I am trying to get the parser to return all possible parse results (parse forest) from an ambiguous grammar and choose from the parse forest by evaluating them against user context / history and a knowledge base. For performance reason, this should probably be done with the packrat parser and a search limit / upper-bound parameter to limite the number of recursive calls in applying production rules to avoid infinite loops.

Being new to both Scala and its Parser Combinators, I can't figure out how to do this or whether it can be done at all. Could someone please help? Much appreciated.

Best regards, Thomas Juan

回答1:

You cannot do this with Scala's built-in parser combinators. Packrat combinators are restricted to only unambiguous grammars. If you try to deal with ambiguity, you lose the ability to memoize and the parse complexity becomes O(k^n) even for unambiguous trails. So, don't do that.
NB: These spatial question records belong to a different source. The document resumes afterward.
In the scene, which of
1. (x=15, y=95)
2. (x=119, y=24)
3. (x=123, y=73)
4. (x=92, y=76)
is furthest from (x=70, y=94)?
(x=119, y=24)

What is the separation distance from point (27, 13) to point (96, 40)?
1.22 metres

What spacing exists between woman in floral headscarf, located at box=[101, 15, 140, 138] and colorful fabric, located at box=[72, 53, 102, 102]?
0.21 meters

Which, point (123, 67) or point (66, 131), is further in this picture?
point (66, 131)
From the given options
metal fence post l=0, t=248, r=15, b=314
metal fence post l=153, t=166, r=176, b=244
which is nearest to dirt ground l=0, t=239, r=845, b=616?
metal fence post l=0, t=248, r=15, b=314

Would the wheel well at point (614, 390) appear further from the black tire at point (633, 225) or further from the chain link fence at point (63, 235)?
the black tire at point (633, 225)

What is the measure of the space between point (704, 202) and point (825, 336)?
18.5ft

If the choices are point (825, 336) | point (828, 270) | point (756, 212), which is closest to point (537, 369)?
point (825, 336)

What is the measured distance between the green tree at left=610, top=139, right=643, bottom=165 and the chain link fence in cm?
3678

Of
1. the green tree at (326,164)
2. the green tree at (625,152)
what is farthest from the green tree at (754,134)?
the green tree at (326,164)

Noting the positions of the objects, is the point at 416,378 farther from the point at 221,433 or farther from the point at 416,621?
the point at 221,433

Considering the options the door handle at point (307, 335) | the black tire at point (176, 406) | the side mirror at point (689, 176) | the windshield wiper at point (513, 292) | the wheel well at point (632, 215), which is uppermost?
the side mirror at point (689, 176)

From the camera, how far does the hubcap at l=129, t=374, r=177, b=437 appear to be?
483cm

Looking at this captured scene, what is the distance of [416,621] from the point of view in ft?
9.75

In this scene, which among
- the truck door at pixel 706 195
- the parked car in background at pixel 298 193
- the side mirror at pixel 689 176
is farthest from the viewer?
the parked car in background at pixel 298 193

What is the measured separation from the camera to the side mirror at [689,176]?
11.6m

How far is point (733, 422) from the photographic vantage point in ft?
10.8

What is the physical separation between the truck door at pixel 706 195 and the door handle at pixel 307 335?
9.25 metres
What you want is a parser combinator framework that correctly handles ambiguity. As far as I know, the only such framework for Scala is my GLL combinators. The syntax is almost identical to Scala's parser combinators (the main difference being that higher-arity functions work correctly), but the output is a Stream[A], where A is the result type. Thus, you get a parse forest. Note that the result is not actually a SPPF (shared packed parse forest), so if you produce an exponential number of results, the stream will have proportional size. This was done to maintain ultimate flexibility in the result type.

GLL combinators is O(n^3) in the worst case, even for pathologically ambiguous grammars. In the average case, where the parse trail is unambiguous, GLL combinators is O(n). The constant time overhead is currently a bit excessive, but optimization is an ongoing project. We use GLL combinators in production at Precog, so you can expect the library to be well maintained going forward.